Hoover Universal, Inc., Appellant, v. Brockway Imco, Inc., Appellee.hoover Universal, Inc., Appellee, v. Brockway, Imco, Inc., Appellant, 809 F.2d 1039 (4th Cir. 1987)Annotate this Case
David M. Hayes, Detroit, Mich. (M. Diane Vogt, Clark, Klein & Beaumont, John C. Moore, Coates & Comess, Richmond, Va., on brief) for appellant/cross appellee.
Robert M. Rolfe, Richmond, Va. (Jessica Sanders Jones, Hunton & Williams, on brief) for appellee/cross appellant.
Before HALL, Circuit Judge, HAYNSWORTH, Senior Circuit Judge, and CLARKE, United States District Judge for the Eastern District of Virginia, sitting by designation.
K.K. HALL, Circuit Judge:
In this consolidated appeal and cross-appeal, Hoover Universal, Inc. ("Hoover"), a Michigan corporation, appeals from an order of the district court granting summary judgment in favor of Brockway Imco, Inc. ("Imco"), in a diversity action alleging breach of warranty and fraud arising from the sale of certain pieces of industrial equipment. Imco, a Delaware corporation doing business in the state of Virginia, cross-appeals the denial of its motion seeking the imposition of sanctions against Hoover pursuant to Fed. R. Civ.
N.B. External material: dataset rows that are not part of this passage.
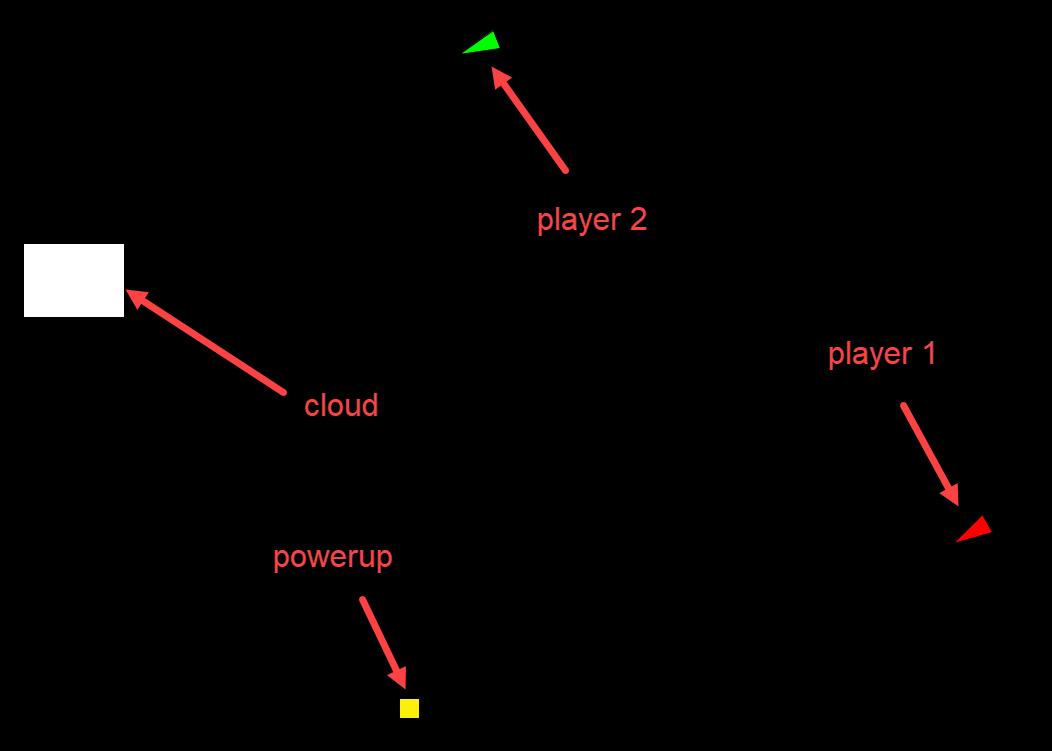 plane-game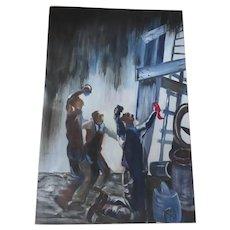 Vintge Oil on Canvas of Roughnecks Hitting Oil Oilfield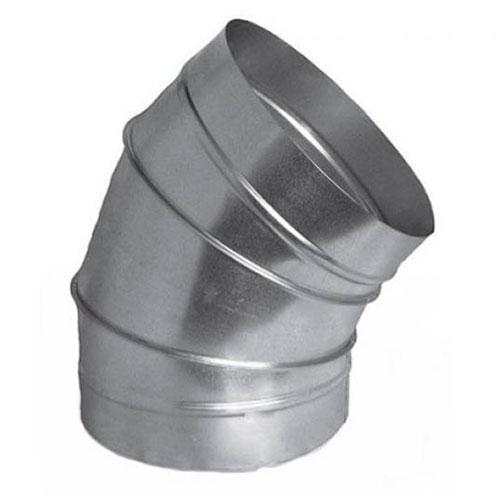 круглый отвод 45°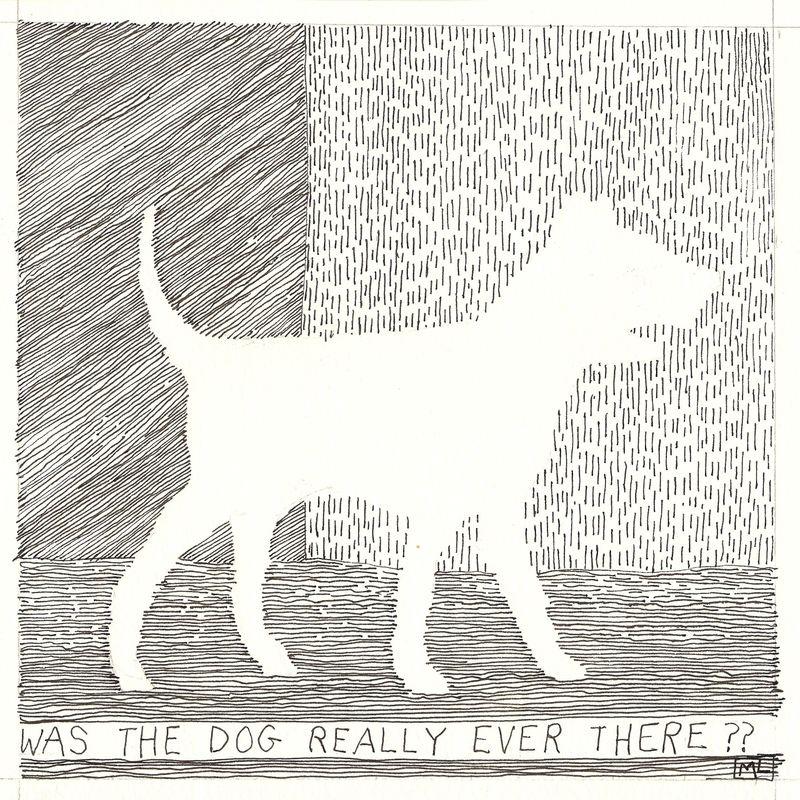Dog.Scanned Image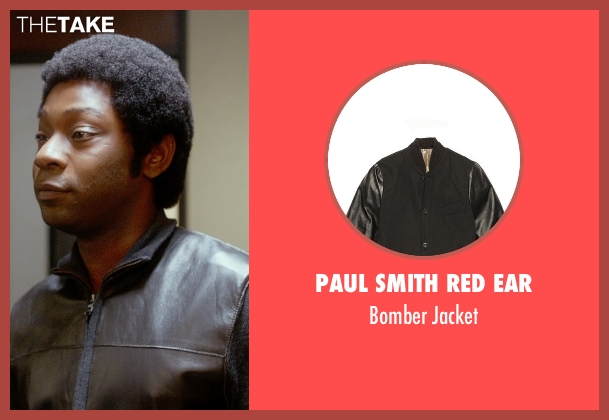 Paul Smith Red Ear black jacket from Get On Up seen with Nelsan Ellis (Bobby Byrd)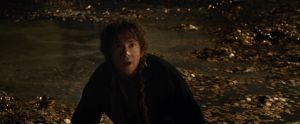 Bilbo ve a Smaug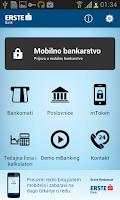 Screenshot of Erste mBanking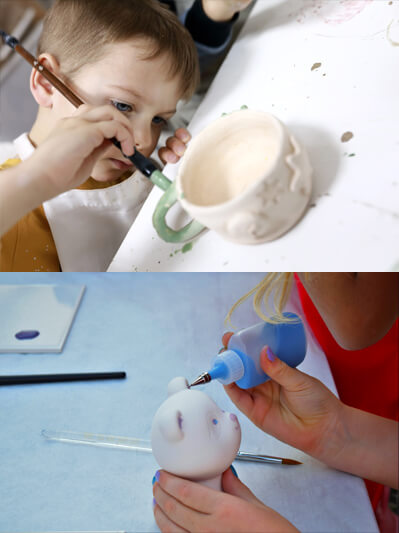 Painting ceramic kits for birthday parties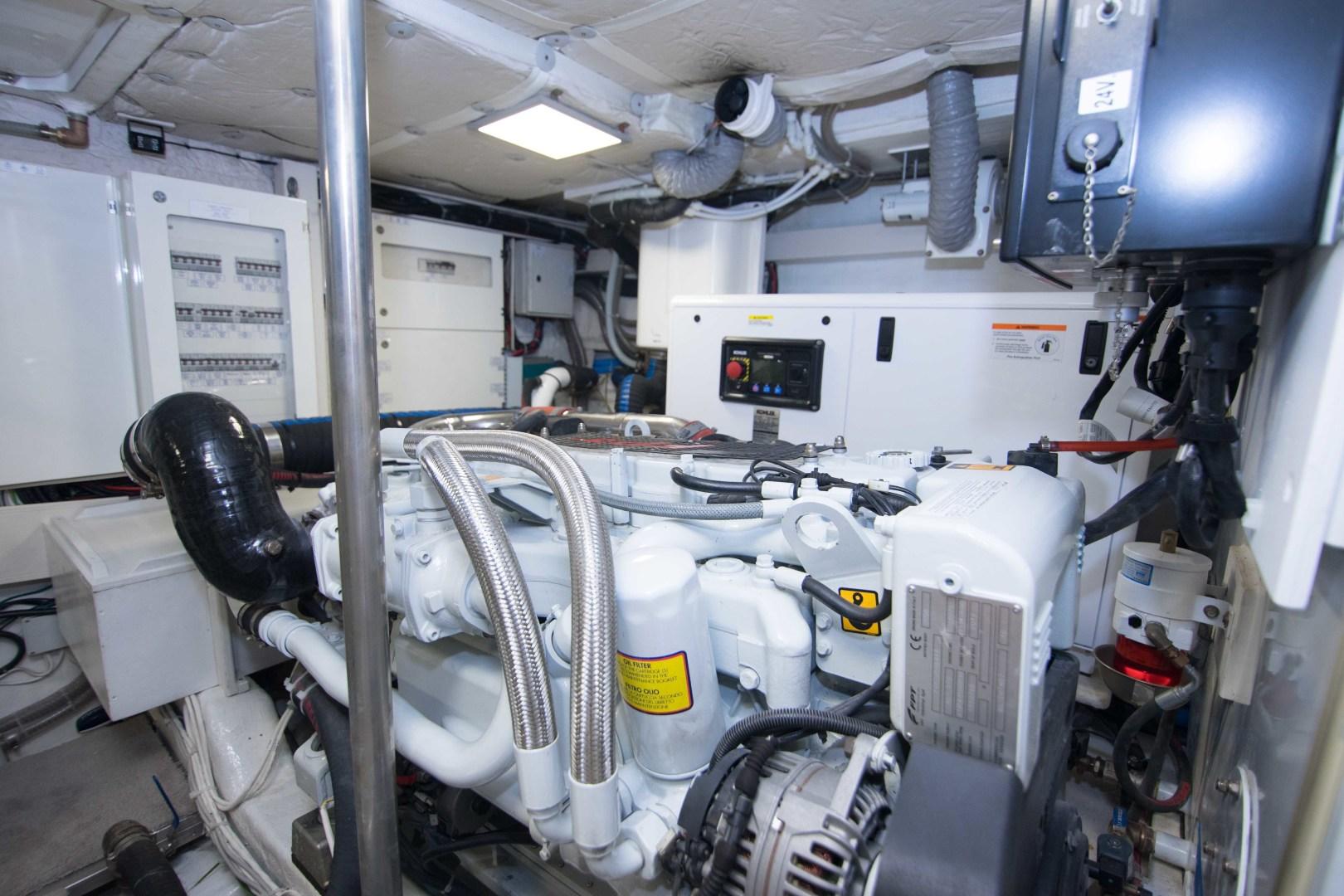 Sundeck-58 Sport 2019-LJ IV Singer Island-Florida-United States-Engine Room-1373106 | Thumbnail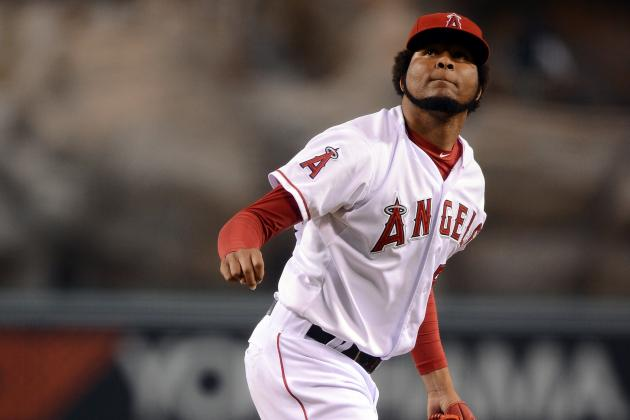 Ervin Santana's Future with Angels Might Be Up in the Air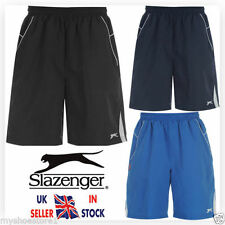 Polyester Shorts Activewear for Men with Pockets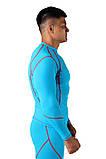 Компрессионная футболка BERSERK DYNAMIC light blue (размеры в ассортименте), фото 4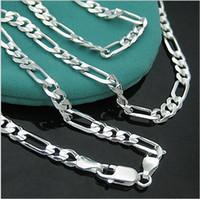 mens gümüş figaro toptan satış-Toptan-925-N144 Ücretsiz Kargo Gümüş Takı için Mens 4mm Figaro Zincir Kolye Fabrika Fiyat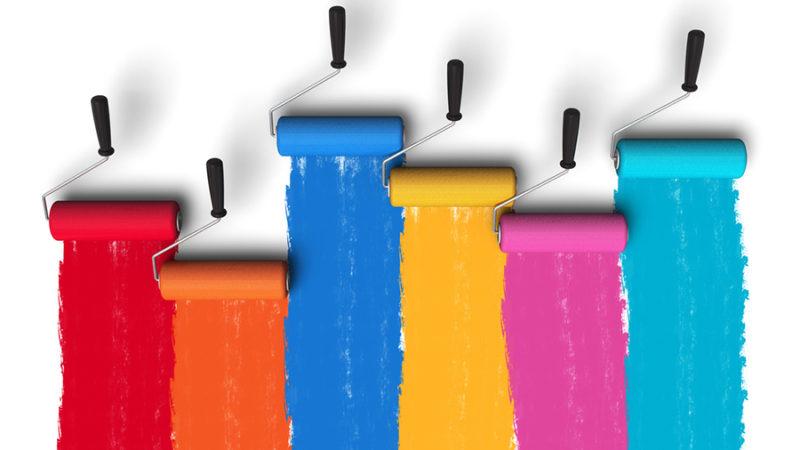 家のリフォームでも役に立つ 外壁塗装の基本からお得な情報まで教えます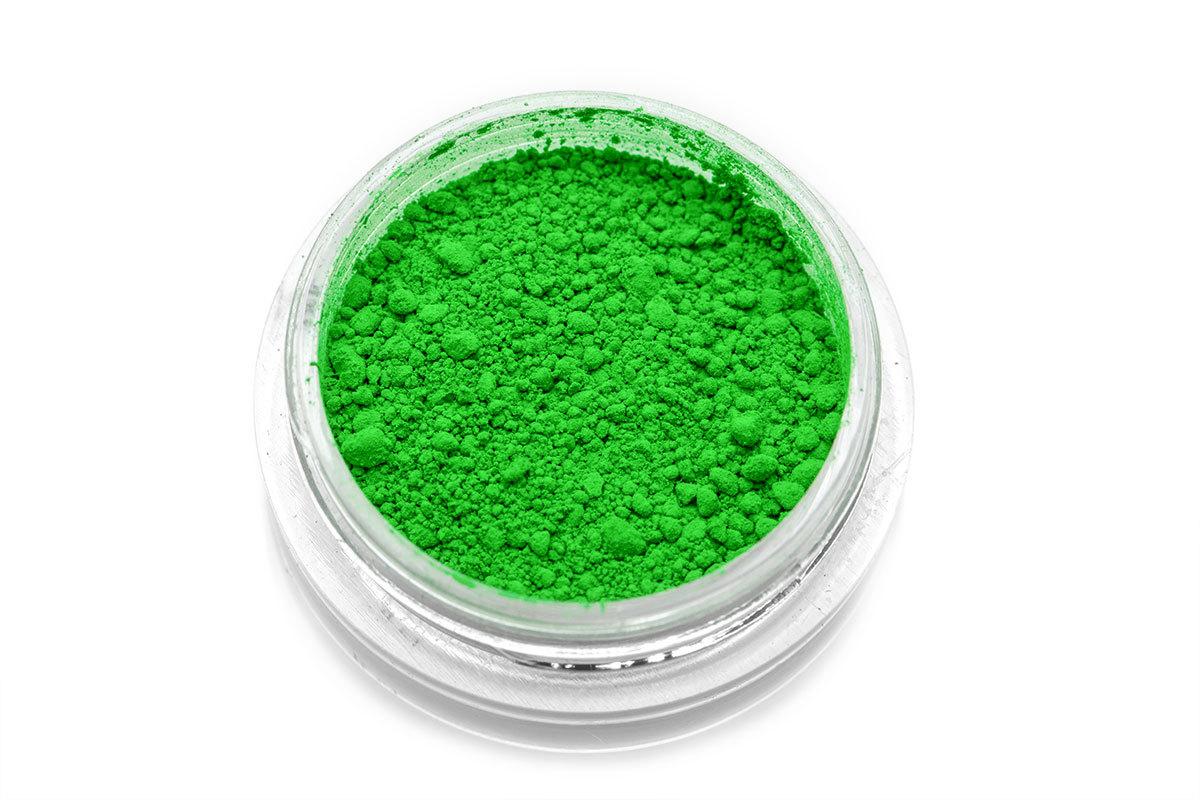 Пигмент неоновый TNL TNL, Неоновый пигмент, зеленый neonovyj-pigment-tnl-zelenyj.jpeg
P. 11. We affirm, although for reasons different from those expressed by the district court.
In 1983, Imco decided to sell a process for manufacturing plastic bottles known as the ORB VI, which it had earlier developed and patented. In May of that year, executive personnel from Hoover's Plastic Bottle Division expressed an interest in acquiring the ORB VI. They arranged to meet with Imco representatives at Imco's Kansas City, Missouri, facility where three fully assembled machines were located.
At the May 4, 1983, meeting, John Cannaday, Imco's Director of Process Equipment Development provided the Hoover representatives with a prepared handout which purported to summarize certain technical data in connection with the ORB VI operation. Unbeknownst to both Hoover and Imco, the handout contained an error with regard to the number of bottles that could be produced on a machine per cycle. This attribute of the ORB VI, known as cavitation capacity, was overstated in the handout.1
Following the May 4th meeting, Samuel J. Rupert, one of Hoover's representatives, prepared a trip report which was circulated among various people in the Hoover organization. A copy of the May 4th handout was attached to the report. The trip report circulated on May 9, 1983, was the last specific mention of the handout in the dealings between Hoover and Imco.
On June 3, 1983, Imco provided, at Rupert's request, certain financial and technical data relating to the ORB VI process. The documents produced included (1) a profit and loss statement; (2) a statement of plant manufacturing costs; (3) a statement of manufacturing manpower; (4) a production data sheet; and (5) balance sheet information as of December 31, 1982, and April 30, 1983. No error has been asserted with regard to these documents which were subsequently incorporated into the written sales contract signed by Hoover and Imco.
Hoover representatives again visited the Kansas City facility on June 14, 1983. During this meeting, Rupert was shown drawers of machine drawings relating to the ORB VI. Hoover subsequently admitted that if either the drawings or the machines themselves had been closely inspected, the error in the handout would have been discovered. Rupert, however, voluntarily limited his inspection of the drawings to a determination of whether they were current.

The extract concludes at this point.